So this week, after 13 years, Germany’s war in Afghanistan was officially over. We’re leaving, mainly because everyone else is. It cost 55 German soldiers’ lives and €8.7 billion, and no one seems to be able to tell whether it was worth it or not. And 2014 was the most violent in Afghanistan since the war began, but at the same time more girls are going to school.
But was that why we did it? The Afghanistan war has lasted so long that over the years, German politicians have offered and quietly dropped various answers to the question: why? At first, in the aftermath of 9/11, Chancellor Gerhard Schröder said the point was to show “unconditional solidarity” with the US and NATO. But a year later that solidarity didn’t extend to fighting in Iraq. Schröder, like President Obama, was apparently convinced that Afghanistan, unlike Iraq, was a good war – because the emphasis was on rebuilding and bringing democracy and western freedoms to the Taliban-oppressed Afghans. Then Defence Minister Peter Struck admitted that, actually, the Bundeswehr was mainly in Afghanistan to protect German security. But it took his successor Karl-Theodor zu Guttenberg to admit in 2009 – seven years in – that what Germany was actually doing in Afghanistan was fighting a war.

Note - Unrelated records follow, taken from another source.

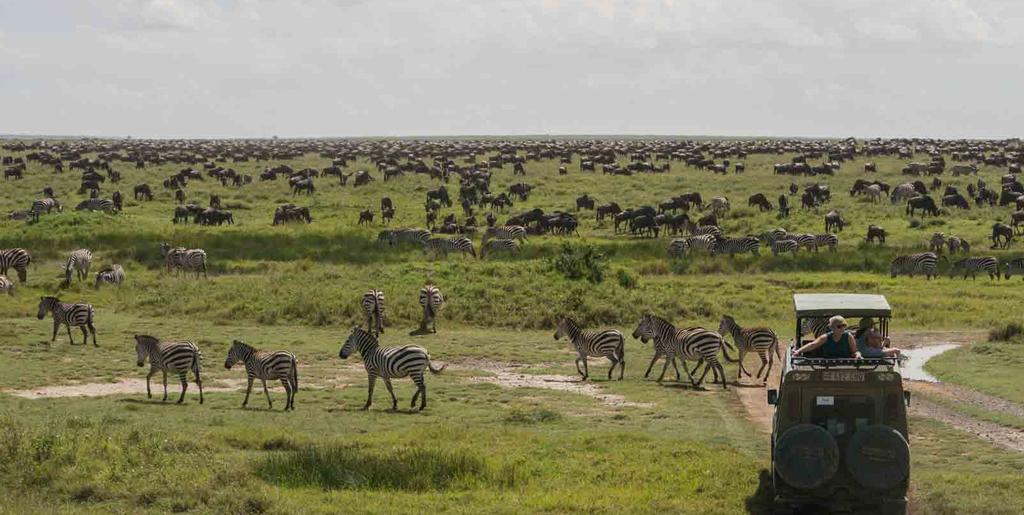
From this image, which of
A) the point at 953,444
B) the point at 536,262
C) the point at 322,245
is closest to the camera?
the point at 953,444

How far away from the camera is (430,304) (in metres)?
32.8

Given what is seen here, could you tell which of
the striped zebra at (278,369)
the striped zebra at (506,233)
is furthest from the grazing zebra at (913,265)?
the striped zebra at (278,369)

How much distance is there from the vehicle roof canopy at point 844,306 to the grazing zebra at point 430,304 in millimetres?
18112

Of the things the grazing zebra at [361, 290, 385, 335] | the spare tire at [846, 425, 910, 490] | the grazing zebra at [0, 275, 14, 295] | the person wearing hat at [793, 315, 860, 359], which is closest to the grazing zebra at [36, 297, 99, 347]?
the grazing zebra at [361, 290, 385, 335]

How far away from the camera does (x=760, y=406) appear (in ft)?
73.8

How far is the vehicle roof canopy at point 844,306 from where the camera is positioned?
14.9 meters

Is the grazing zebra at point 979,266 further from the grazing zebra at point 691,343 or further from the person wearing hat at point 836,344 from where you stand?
the person wearing hat at point 836,344

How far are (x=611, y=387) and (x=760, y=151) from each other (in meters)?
93.4

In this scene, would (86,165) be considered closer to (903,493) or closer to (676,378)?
(676,378)

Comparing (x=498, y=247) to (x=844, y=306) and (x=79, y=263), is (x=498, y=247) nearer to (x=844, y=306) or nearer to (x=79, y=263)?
(x=79, y=263)

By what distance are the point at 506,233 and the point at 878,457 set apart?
1566 inches

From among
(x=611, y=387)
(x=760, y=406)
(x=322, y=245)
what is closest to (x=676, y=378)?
(x=611, y=387)

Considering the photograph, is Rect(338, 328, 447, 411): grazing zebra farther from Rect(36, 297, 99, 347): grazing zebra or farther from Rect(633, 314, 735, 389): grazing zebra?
Rect(36, 297, 99, 347): grazing zebra

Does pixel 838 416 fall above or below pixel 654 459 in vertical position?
above
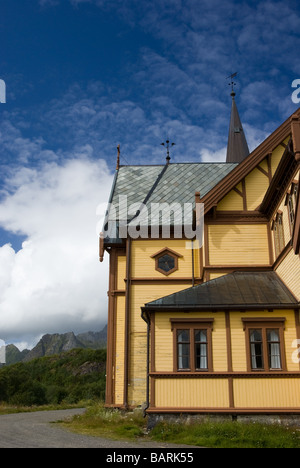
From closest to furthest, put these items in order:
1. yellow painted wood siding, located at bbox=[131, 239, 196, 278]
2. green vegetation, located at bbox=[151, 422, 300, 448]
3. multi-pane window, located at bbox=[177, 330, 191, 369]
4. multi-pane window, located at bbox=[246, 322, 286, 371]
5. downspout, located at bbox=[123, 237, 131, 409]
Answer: green vegetation, located at bbox=[151, 422, 300, 448] → multi-pane window, located at bbox=[246, 322, 286, 371] → multi-pane window, located at bbox=[177, 330, 191, 369] → downspout, located at bbox=[123, 237, 131, 409] → yellow painted wood siding, located at bbox=[131, 239, 196, 278]

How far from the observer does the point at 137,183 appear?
24844 mm

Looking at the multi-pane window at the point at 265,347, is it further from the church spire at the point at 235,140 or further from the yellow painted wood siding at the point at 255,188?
the church spire at the point at 235,140

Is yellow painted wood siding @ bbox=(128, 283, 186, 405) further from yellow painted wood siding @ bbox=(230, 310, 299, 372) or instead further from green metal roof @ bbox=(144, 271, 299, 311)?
yellow painted wood siding @ bbox=(230, 310, 299, 372)

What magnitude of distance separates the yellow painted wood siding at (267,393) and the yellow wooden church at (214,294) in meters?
0.03

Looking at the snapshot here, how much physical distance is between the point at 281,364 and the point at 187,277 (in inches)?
252

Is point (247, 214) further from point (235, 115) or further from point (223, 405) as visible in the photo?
point (235, 115)

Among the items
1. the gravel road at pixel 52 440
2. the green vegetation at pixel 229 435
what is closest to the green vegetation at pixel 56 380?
the gravel road at pixel 52 440

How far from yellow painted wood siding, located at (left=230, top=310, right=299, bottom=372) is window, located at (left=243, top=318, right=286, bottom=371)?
0.15m

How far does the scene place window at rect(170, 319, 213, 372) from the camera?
49.7 feet

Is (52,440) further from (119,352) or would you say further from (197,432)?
(119,352)

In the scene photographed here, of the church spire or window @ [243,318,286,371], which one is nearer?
window @ [243,318,286,371]

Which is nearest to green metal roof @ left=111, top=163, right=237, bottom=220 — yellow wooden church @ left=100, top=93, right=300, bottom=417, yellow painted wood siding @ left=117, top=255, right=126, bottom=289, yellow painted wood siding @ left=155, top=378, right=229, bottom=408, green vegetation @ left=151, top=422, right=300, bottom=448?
yellow wooden church @ left=100, top=93, right=300, bottom=417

Meanwhile, President Horst Köhler caused an uproar and was eventually forced to resign because he suggested that the German army was also in Afghanistan to protect and promote Germany’s economic interests.

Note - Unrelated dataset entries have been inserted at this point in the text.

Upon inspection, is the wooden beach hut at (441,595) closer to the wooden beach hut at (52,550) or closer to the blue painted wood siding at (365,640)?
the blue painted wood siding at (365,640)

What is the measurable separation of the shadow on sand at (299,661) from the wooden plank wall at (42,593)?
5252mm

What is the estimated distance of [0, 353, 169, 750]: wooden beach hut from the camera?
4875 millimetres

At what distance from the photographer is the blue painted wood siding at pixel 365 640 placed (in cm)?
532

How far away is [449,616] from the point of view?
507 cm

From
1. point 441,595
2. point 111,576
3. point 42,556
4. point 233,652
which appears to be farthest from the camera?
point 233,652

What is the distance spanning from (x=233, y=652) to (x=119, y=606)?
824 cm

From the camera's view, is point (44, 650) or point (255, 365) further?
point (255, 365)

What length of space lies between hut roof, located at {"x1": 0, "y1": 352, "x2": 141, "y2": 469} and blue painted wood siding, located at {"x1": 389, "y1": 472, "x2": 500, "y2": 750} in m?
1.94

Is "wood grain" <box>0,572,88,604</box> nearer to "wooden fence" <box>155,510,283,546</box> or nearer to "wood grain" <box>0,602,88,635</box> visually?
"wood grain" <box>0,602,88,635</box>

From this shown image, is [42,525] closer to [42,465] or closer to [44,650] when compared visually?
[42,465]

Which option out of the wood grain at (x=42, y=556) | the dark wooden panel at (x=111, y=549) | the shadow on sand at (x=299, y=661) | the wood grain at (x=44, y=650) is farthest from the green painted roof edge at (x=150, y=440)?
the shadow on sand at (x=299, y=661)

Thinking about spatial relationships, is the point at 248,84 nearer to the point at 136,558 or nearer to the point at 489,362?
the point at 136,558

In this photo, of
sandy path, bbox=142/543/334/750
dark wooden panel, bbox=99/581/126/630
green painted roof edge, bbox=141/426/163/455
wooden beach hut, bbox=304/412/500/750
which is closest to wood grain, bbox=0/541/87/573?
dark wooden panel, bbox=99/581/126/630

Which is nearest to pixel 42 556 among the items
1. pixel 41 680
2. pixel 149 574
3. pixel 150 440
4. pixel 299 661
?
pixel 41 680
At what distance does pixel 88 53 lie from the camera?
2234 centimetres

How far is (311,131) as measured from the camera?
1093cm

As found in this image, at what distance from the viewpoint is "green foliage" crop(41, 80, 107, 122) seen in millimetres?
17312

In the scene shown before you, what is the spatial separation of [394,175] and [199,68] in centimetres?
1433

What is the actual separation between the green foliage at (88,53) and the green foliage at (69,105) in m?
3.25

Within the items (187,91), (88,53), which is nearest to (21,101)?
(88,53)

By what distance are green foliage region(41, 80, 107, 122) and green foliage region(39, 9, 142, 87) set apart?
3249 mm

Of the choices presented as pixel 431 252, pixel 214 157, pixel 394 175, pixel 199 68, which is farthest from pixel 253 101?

No wonder Germans are confused now: according to a new Spiegel survey, 62 percent of Germans are in favour generally of sending the Bundeswehr abroad to fight “international terrorism,” but only 27 percent of them agree with Struck’s claim that “Germany’s security is also being defended at the Hindu Kush.” In other words, most Germans don’t think that’s where the terrorists are. Given the profusion of different reasons for being in Afghanistan, it’s also no wonder that 57 percent think that the 13 years were not worth the lives and money spent on it.

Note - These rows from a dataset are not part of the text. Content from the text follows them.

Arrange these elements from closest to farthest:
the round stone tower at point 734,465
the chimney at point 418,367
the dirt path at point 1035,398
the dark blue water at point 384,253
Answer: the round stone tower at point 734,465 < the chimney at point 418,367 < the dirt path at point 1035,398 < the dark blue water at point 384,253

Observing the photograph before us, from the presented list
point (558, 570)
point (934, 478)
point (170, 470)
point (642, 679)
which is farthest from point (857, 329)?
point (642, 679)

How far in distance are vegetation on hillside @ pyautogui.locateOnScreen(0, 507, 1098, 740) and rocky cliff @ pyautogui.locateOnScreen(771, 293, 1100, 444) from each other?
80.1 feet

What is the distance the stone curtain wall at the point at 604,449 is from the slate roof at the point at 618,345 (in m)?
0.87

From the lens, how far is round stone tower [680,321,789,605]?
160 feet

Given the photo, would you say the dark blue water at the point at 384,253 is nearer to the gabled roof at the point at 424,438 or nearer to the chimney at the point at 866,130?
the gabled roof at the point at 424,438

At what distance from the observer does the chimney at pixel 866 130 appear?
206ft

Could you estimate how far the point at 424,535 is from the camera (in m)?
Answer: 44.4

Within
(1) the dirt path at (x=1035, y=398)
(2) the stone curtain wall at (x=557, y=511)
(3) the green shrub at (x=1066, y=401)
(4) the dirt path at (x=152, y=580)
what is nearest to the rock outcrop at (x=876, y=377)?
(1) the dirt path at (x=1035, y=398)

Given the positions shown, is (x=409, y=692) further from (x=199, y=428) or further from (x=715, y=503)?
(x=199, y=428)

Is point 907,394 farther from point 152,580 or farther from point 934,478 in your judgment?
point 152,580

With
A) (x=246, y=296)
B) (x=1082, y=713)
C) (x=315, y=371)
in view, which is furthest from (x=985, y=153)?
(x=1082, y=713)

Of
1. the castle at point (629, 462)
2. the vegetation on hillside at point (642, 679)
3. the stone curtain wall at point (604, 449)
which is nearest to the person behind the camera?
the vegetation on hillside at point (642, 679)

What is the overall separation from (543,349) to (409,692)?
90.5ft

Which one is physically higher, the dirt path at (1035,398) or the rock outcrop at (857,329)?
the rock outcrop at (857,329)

The Afghanistan adventure was always a lot more popular among politicians – all of Germany’s major parties (except for die Linke) consistently voted in favour of extending the mission. But, realizing it was unpopular, none of them defended or promoted the war with any kind of enthusiasm – least of all Merkel, who fudged and muddled through as usual. Germany is now bailing out for the same reason it went in – because everyone else is. As reasons go, that’ll have to do.